From 2012-2019 he worked in the nuclear power industry starting out as an Assistant Unit Operator (AUO) and then as a Senior Reactor Operator Certified (SRO Cert) instructor in Initial License Training (ILT).

Email: Taylor.Loy@vt.edu

 

Past Members of Nuclear Policy Project: (2017-2019)

Ariel I. Ahram biographical picture

Ariel I. Ahram is a specialist on security, development, and ecological change in the Middle East.  He serves as associate professor in Virginia Tech's School of Public and International Affairs in Arlington and is an associate researcher with the German Institute for Global and Area Studies (GIGA) in Hamburg. 
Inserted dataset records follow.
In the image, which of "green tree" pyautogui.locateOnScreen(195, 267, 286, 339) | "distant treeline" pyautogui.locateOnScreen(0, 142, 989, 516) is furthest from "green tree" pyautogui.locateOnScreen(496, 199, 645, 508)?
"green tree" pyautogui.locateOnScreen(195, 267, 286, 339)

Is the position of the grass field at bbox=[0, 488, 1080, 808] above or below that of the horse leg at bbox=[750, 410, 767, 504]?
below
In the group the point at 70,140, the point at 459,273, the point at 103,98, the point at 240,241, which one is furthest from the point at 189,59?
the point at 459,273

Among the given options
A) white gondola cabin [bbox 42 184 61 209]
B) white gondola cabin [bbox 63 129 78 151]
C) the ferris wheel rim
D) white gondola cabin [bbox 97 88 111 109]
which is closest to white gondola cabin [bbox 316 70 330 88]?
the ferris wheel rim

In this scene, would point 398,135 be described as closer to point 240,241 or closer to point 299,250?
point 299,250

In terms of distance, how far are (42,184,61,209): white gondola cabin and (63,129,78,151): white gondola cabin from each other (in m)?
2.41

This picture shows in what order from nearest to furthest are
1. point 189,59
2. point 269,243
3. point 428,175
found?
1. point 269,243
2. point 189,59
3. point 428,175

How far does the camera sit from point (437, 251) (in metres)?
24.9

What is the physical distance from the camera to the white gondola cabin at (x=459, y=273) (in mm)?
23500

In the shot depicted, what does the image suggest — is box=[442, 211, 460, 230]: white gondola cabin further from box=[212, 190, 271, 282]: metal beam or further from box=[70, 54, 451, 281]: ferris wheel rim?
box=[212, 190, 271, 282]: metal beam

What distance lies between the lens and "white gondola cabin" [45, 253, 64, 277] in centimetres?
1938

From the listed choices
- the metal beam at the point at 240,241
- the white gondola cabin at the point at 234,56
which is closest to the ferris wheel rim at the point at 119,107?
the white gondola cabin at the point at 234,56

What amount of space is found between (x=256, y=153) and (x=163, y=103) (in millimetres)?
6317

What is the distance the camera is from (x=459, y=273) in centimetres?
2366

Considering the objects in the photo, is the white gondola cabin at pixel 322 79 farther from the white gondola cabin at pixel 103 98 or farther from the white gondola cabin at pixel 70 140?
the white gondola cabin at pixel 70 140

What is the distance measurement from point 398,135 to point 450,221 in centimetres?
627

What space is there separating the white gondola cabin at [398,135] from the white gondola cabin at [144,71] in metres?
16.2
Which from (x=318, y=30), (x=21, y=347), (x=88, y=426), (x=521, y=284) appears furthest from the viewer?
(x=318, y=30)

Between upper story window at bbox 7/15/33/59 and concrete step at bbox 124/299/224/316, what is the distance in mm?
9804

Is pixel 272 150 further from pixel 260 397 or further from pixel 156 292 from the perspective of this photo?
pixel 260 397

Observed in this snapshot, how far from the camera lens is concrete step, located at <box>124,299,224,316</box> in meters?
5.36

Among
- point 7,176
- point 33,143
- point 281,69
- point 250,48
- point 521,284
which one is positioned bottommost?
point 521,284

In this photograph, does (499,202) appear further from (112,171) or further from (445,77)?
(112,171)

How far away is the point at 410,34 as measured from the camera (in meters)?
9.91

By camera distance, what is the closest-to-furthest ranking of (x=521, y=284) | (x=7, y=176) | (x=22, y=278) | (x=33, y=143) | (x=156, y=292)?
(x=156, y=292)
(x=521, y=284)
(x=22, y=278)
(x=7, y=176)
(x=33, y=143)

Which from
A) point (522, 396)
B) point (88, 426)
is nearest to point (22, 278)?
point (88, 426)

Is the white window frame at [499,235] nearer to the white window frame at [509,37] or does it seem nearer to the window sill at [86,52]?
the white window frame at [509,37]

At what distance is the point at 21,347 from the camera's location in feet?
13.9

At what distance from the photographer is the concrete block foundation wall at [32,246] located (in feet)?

His latest book, Break all the Borders: Separatism and the Reshaping of the Middle East (Oxford, 2019) examines separatist movements in Iraq, Syria, Libya, and Yemen and their impact on global security.  It shows how these contemporary movements evolved from movements of national liberation that were denied or defeated in the 20th century. His first book, Proxy Warriors: The Rise and Fall of State Sponsored Militias (Stanford, 2011) examines why governments cooperate with militias, vigilantes, and warlords, using case studies from Iraq, Iran, and Indonesia. 

Prof. Ahram and Dr. Ranj Alaaldin (Brookings Doha Center) are  primary investigators on the Proxy Wars Project, sponsored by the Carnegie Corporation of New York. He has lectured and consulted for defense and intelligence agencies and the World Bank.  He has been interviewed on the BBC, Australian Broadcast Corporation, Voice of America, Canadian Broadcast Corporation, and in the Wall Street Journal.  In 2016, he testified to the U.S. House Foreign Relations Committee about the Islamic State’s campaign of sexual violence and served as a fellow at the Woodrow Wilson International Center for Scholars.  

In addition to his substantive specialization, Prof. Ahram is an expert on multi-method research methodology, combining case studies and statistical analysis.  He is co-editor, with Rudra Sil and Patrick Köllner, of Comparative Area Studies: Methodological Rationales and Cross-Regional Applications (Oxford, 2017).